What are the costs of a reverse mortgage?

The typical costs are:

  • Origination fees: Lenders charge an origination fee to process the reverse mortgage. This fee can vary by lender and the amount of the loan.
  • Mortgage Insurance Premiums (MIP): For an FHA-insured HECM, an upfront MIP and annual MIP charge apply. The upfront MIP is based on the home’s value or the FHA lending limit, whichever is less, and the annual MIP accrues over time and is added to the loan balance.
  • Appraisal fees: An appraisal is required to determine the home’s value, and the borrower pays for it.
  • Closing costs: These include charges for services necessary to close the loan, such as title search, title insurance, surveys, inspections, recording fees, and credit checks.
  • Servicing fees: Some lenders charge monthly servicing fees to manage the loan over its lifetime.
  • Interest: Reverse mortgages accrue interest over time, which adds to the loan balance. Interest rates can be fixed or variable, depending on the loan terms.

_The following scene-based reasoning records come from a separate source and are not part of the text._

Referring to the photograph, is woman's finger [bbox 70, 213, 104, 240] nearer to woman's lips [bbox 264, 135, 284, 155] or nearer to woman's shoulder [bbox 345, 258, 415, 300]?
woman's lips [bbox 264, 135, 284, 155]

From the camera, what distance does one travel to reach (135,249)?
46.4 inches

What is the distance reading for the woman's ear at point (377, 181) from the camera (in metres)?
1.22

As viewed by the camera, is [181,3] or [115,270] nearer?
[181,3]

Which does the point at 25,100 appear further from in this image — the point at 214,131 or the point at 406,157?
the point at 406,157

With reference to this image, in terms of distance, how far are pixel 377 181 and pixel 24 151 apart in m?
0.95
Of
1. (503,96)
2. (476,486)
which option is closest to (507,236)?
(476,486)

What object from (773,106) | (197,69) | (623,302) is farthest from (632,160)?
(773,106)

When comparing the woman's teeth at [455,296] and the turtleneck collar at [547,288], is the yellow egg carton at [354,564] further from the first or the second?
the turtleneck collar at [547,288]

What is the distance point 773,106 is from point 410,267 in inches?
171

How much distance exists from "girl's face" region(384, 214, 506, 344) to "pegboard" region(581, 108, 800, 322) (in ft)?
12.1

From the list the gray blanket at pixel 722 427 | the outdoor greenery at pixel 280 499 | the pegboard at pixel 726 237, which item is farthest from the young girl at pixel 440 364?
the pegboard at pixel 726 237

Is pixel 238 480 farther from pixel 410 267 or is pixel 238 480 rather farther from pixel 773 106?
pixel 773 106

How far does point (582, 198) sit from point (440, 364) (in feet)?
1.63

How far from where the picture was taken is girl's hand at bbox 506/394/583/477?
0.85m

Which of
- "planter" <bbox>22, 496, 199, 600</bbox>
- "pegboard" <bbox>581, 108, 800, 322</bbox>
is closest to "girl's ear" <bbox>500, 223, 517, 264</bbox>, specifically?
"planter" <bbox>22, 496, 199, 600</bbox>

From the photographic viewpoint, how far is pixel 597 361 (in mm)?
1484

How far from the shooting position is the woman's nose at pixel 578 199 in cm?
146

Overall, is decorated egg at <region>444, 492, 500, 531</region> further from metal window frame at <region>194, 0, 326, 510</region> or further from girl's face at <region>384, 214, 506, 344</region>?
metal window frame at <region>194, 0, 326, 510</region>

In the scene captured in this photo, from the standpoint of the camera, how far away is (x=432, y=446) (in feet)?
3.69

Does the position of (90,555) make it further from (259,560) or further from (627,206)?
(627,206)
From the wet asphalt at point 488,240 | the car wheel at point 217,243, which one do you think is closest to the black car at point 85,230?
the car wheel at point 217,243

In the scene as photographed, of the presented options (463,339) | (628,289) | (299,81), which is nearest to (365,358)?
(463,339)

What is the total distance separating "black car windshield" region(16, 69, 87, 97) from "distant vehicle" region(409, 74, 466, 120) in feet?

It’s important to review and understand all potential costs before proceeding with a reverse mortgage because they influence how much money is available from the loan and the total cost of the loan over time.

What are the risks of a reverse mortgage?

A reverse mortgage can be a useful tool for seniors needing additional income, but it comes with risks. These include the potential for high fees, the possibility of outliving the loan income, and the risk of foreclosure if homeowners fail to meet their loan obligations, such as paying property taxes or homeowners insurance.